The list of opcodes false-dependency-breaking looks at consists only of register-source variants, but not memory-source.
It doesn't look like there's a good reason for that, since memory-source variants suffer from the same problem - e.g. the loop in the attached testcase gets a roughly 3x performance improvement on sandybridge.
Details
Diff Detail
Event Timeline
Thanks for looking at this Michael.
Why didn't you add the ROUNDS*, RSQRTSS and SQRTS* m_Int variants?
Also I believe the SQRTSD ops can be added as well?
Thanks a lot for the review, Simon.
ROUNDS* don't currently have m_Int variants defined.
I thought RSQRTSS and SQRTSS don't have them defined either, but apparently they do and I just missed them, I'll add them, thanks!
Regarding SQRTSD, I don't see why the r variants weren't on the original list. I'll add all variants.
Heh.
Apparently even though SQRTSD was never on the list, there was a test that checked that memory operands into SQRTSD were not load-folded. The test apparently passed not because of this code, but because they weren't folded regardless. At some point, Manman improved the folding logic, and changed the test to verify that SQRTSD memory operands ARE in fact folded.
Rolling the test back as well.
Please can you double check that cvtsd2ss test and if possible add tests for what other partial ops you can?
Also - should your test case be under sse-domains.ll or one of the break-*-dep.ll test files?
Unless you are wanting your reviewers to confirm I'm happy to approve this after that.
Cheers, Simon.
test/CodeGen/X86/break-sse-dep.ll | ||
---|---|---|
18 ↗ | (On Diff #17261) | Should cvtsd2ss be folded? |
Regarding break-sse-dep vs. sse-domains, there are actually 3 different things going on:
- Avoiding load-folding that creates false dependencies.

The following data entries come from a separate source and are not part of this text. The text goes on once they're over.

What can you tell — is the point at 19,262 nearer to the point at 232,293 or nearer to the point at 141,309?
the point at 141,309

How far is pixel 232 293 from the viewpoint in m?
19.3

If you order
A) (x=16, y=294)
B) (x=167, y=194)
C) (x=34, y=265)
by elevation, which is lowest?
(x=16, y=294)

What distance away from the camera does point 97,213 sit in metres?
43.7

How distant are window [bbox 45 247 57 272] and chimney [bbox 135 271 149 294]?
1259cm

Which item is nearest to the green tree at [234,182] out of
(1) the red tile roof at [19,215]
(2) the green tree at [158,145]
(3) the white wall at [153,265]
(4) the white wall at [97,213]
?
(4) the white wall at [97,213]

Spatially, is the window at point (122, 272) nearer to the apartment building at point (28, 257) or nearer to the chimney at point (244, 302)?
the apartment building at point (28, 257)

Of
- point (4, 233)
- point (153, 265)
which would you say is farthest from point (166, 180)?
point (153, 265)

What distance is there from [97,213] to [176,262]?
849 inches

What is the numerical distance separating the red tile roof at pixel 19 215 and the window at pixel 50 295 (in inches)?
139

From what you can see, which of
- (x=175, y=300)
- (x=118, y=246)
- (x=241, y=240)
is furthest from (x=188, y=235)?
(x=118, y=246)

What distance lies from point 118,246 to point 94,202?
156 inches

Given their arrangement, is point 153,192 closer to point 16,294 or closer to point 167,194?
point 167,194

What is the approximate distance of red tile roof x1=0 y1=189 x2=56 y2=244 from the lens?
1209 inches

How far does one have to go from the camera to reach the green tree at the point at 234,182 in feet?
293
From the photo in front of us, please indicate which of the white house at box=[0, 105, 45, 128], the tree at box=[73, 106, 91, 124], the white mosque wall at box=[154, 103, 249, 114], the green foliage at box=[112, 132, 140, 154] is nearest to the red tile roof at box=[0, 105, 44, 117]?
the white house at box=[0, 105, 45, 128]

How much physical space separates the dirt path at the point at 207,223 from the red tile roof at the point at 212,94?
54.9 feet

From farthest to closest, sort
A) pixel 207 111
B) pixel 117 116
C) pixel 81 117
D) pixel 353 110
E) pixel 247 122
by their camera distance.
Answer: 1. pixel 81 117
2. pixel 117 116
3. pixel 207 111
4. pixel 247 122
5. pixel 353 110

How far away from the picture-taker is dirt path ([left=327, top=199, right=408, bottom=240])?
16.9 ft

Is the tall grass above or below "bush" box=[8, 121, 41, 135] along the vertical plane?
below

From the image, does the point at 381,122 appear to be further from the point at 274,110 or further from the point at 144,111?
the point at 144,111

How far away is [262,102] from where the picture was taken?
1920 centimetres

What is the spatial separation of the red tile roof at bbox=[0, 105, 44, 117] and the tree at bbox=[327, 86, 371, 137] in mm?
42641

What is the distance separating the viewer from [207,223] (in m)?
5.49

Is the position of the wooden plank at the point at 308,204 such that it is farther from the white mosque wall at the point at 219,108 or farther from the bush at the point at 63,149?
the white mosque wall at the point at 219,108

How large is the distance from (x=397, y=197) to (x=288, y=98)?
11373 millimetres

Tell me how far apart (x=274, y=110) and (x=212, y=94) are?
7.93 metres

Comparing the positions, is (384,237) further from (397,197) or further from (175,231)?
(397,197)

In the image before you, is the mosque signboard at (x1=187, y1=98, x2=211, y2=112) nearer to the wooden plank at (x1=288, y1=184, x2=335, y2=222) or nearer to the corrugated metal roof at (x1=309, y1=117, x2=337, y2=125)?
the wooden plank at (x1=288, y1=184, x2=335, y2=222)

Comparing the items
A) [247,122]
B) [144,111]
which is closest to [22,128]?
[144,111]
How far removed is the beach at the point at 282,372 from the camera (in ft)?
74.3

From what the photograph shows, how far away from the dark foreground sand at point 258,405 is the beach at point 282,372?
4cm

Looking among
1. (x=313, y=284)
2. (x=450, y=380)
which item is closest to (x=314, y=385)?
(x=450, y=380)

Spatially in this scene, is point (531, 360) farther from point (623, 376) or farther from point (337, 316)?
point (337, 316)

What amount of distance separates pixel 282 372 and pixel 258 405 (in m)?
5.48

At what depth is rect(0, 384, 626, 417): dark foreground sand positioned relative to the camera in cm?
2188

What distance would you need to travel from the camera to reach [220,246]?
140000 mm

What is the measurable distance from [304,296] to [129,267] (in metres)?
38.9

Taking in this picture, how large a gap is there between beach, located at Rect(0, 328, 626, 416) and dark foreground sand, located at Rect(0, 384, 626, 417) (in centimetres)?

- Avoiding domain crossing.
- Breaking false dependencies that are already present in the code.
Before this patch, break-sse-dep.ll checked (1), and sse-domains.ll checked (2) and (3), and I've added another test checking (3) into sse-domains.
Do you think it's worth moving (3) together with (1) instead?
test/CodeGen/X86/break-sse-dep.ll | ||
---|---|---|
18 ↗ | (On Diff #17261) | Yes, the optsize versions should be folded. |
It appears tests for (1) and (3) are the main contributions from your testcase so I think it'd be more relevant to being included in break-sse-dep.ll
test/CodeGen/X86/break-sse-dep.ll | ||
---|---|---|
18 ↗ | (On Diff #17261) | Ah yes - missed that bit (just thought it was the inverse of t1). |